Teresinha Lurdes Bruschi Sonza, aos 62 anos, conta que se não existisse o Creati não teria a qualidade de vida que tem atualmente e estaria sentada em sua casa, como antigamente fazia a sua avó. “Com 60 anos não se é velho, me considero uma idosa ativa, brinco com o meu neto, faço meu almoço, pilates e ainda auxílio um idoso de 84 anos todas as noites”, diz dona Teresinha.

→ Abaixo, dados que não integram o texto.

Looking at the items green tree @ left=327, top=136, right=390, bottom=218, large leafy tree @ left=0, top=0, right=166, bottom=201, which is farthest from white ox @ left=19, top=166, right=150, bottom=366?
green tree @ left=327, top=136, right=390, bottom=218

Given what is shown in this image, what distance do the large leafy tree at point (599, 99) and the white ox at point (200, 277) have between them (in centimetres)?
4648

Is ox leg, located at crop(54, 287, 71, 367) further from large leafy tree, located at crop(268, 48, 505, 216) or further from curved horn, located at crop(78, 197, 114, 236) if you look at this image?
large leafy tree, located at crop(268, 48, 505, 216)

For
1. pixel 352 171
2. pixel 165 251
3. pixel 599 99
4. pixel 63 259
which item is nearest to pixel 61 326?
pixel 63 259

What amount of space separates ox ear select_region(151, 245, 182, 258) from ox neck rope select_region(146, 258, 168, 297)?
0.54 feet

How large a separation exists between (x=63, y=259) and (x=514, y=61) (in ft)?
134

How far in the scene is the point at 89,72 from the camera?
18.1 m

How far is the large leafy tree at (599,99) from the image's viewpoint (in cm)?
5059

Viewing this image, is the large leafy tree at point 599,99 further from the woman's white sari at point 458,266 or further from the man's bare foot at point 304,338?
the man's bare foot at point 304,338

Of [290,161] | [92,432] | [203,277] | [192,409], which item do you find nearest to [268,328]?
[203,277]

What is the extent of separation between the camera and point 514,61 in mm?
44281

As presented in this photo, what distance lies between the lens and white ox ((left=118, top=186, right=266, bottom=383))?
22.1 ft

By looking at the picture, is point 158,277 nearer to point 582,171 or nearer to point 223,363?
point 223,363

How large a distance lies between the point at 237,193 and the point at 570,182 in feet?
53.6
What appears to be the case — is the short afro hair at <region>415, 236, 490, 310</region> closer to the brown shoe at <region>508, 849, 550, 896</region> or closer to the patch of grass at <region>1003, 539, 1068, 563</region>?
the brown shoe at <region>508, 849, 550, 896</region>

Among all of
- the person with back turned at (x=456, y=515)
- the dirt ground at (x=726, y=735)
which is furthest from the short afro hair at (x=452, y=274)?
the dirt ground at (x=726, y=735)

Para ela, a oportunidade de participar da oficina sobre o uso de celular é importante para poder se comunicar mais com a família. “Hoje é difícil alguém não ter celular, se tornou umanecessidade para se comunicar com os filhos, os netos e estar inseridas com os familiares, e entender esse novo mundo virtual de agora”.

 

Conforme explica o coordenador do Creati, Diego Piva, o espaço é de integração e convivência com uma responsabilidade muito grande na vida dos frequentadores. “Nosso principal objetivo é oportunizar aos idosos da comunidade regional, com mais de 55 anos de idade, programas e serviços de atividades educacionais, físicas, técnicas, mentais, culturais, sociais, cívicas e afetivas pensando em preservar a qualidade de vida na longevidade.

 


Durante a programação, acadêmicos dos cursos de enfermagem da Universidade de Passo Fundo auxiliaram na organização da oficina de verificação da pressão arterial e aplicação da escala de depressão geriátrica. Os idosos receberam ainda orientações sobre cuidados com a pele durante o verão e vacinação. “Os idosos que estamos atendendo são pessoas ativas, com conhecimento, alegres, e com um zelo em ter uma alimentação saudável. Estão definitivamente preparados para enfrentar a velhice ”, explicou a professora Graciela de Brum Palmeiras.